Student and faculty researchers at Missouri Western State University and Davidson College in North Carolina have created ‘living computers’ by genetically altering bacteria. The findings of the research, published in the “Journal of Biological Engineering,” demonstrate that computing in living cells is feasible, opening the door to a number of applications including data storage and as a tool for manipulating genes for genetic engineering.
A research team from the biology and the mathematics departments of Western and Davidson added genes to E. coli bacteria, creating bacterial computers able to solve a classic mathematical puzzle known as the burnt pancake problem.

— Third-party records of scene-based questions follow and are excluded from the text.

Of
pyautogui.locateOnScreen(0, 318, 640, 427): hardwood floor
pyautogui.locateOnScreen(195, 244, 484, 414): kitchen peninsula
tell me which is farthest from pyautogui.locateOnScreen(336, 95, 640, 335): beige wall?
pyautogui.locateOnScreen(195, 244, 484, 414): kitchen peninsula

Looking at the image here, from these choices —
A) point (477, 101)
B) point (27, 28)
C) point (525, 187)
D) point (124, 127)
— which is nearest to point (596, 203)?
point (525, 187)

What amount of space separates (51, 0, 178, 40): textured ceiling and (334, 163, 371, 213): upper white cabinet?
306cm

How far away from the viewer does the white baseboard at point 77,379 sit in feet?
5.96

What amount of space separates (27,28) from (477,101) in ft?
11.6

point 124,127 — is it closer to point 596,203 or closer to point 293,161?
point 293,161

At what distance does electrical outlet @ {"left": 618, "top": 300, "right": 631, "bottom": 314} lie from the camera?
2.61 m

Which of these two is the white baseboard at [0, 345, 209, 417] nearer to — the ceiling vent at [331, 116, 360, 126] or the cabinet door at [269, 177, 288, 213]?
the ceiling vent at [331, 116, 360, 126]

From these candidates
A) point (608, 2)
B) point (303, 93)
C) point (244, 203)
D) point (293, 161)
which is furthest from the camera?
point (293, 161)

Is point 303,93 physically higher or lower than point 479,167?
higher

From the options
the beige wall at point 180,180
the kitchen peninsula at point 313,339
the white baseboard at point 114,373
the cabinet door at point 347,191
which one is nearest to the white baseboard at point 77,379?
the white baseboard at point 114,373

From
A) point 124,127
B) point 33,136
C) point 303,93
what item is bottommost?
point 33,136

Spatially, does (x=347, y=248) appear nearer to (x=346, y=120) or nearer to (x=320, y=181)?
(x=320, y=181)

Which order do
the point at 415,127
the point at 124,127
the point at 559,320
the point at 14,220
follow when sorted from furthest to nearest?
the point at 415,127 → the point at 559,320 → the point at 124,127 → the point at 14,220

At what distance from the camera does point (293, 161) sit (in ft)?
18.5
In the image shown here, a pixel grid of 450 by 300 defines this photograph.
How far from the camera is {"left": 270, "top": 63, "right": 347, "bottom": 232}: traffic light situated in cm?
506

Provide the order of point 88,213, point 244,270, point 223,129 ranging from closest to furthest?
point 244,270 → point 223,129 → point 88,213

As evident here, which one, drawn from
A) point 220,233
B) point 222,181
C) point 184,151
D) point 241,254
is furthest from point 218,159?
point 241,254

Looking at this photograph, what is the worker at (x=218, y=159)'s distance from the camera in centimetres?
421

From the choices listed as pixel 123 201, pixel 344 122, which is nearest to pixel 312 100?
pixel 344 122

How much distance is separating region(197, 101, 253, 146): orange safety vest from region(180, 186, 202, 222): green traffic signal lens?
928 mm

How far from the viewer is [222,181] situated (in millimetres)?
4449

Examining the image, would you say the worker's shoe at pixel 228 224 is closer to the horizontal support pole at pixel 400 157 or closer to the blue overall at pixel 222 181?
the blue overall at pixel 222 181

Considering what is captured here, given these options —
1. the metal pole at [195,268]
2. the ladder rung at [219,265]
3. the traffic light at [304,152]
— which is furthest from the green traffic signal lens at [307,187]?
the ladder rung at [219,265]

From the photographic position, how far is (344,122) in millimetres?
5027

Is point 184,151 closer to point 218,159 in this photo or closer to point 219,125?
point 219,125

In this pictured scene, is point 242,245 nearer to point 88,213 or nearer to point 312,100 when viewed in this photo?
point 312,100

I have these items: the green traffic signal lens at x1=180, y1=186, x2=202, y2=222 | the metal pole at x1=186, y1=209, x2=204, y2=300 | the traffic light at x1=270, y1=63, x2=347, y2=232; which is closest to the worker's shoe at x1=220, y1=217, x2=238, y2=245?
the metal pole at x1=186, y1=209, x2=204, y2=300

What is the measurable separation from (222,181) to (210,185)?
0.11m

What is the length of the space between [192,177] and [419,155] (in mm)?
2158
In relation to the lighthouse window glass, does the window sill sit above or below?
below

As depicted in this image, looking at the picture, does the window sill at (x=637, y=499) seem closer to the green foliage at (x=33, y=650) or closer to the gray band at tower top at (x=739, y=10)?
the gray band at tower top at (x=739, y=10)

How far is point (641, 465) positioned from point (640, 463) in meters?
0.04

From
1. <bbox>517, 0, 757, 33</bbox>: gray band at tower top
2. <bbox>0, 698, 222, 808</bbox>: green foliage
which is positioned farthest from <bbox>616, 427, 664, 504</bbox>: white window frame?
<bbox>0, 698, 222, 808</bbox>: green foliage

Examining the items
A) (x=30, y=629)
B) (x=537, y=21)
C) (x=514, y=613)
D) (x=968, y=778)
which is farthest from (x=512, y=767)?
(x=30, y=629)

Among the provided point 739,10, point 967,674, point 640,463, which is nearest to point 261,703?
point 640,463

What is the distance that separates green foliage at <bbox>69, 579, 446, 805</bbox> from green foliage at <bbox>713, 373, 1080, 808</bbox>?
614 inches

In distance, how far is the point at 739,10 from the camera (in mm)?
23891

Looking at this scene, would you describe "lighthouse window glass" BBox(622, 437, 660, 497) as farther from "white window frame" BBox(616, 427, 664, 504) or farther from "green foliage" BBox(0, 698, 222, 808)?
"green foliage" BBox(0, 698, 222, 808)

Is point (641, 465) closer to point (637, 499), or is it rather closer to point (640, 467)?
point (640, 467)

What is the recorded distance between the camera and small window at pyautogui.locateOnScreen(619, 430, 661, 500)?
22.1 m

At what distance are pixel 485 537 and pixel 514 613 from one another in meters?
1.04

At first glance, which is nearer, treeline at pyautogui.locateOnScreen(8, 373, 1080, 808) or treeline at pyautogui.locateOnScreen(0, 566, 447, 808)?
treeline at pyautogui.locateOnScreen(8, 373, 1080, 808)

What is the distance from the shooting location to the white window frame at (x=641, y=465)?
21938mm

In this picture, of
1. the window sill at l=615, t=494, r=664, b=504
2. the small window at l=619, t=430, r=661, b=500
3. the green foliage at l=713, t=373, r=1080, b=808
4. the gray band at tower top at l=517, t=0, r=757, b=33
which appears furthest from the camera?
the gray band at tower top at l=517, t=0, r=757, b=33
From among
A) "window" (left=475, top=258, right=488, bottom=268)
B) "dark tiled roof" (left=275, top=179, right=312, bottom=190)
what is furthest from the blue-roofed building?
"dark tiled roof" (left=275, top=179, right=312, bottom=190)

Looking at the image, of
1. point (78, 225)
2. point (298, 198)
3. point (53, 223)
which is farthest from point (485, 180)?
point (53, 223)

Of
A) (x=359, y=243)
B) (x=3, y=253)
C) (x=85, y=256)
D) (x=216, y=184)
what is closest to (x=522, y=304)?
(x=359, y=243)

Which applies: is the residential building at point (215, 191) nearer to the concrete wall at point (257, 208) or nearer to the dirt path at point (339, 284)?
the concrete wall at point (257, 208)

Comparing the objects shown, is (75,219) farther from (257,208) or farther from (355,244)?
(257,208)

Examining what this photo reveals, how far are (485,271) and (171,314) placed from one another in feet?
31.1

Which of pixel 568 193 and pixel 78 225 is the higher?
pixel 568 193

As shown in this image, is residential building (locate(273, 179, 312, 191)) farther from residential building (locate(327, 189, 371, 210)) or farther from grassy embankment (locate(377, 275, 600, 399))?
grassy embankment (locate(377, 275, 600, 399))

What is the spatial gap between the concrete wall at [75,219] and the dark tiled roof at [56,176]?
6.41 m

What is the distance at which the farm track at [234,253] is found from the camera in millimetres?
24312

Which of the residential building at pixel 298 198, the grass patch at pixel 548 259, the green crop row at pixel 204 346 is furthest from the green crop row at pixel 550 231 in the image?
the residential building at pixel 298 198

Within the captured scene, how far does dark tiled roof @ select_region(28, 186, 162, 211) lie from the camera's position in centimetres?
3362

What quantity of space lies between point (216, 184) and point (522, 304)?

The research was part of Western and Davidson’s entry in the 2006 international Genetically Engineered Machine (iGEM) competition, where the combined teams won five awards, including Best Presentation by the Western students.
The burnt pancake problem involves a stack of pancakes of different sizes, each of which has a golden side and a burnt side. The aim is to sort the stack so the largest pancake is on the bottom and all pancakes are golden side up. Each flip reverses the order and the orientation (i.e. which side of the pancake is facing up) of one or several consecutive pancakes. The aim is to stack them properly in the fewest number of flips.
In this experiment, the researchers used fragments of DNA as the pancakes. They added genes from a different type of bacterium to enable the E. coli to flip the DNA ‘pancakes.’ They also included a gene that made the bacteria resistant to an antibiotic, but only when the DNA fragments had been flipped into the correct order. The time required to reach the mathematical solution reflects the minimum number of flips needed to solve the burnt pancake problem.
“Our project illustrates the concept of using bacterial cells as parallel processors to solve mathematical problems that are difficult for conventional computers to manage,” said Dr. Eckdahl, , professor of biology. “The project is an important contribution to the emerging field of synthetic biology, which uses engineering principles and the tools of molecular biology to design and build biological machines with applications in medicine, energy and technology.”
“It is very exciting that our undergraduate students have opportunities to work at the cutting edge of applied research and to learn that the quality of their work is as high as anywhere in the world,” said Dr. Poet, associate professor of mathematics.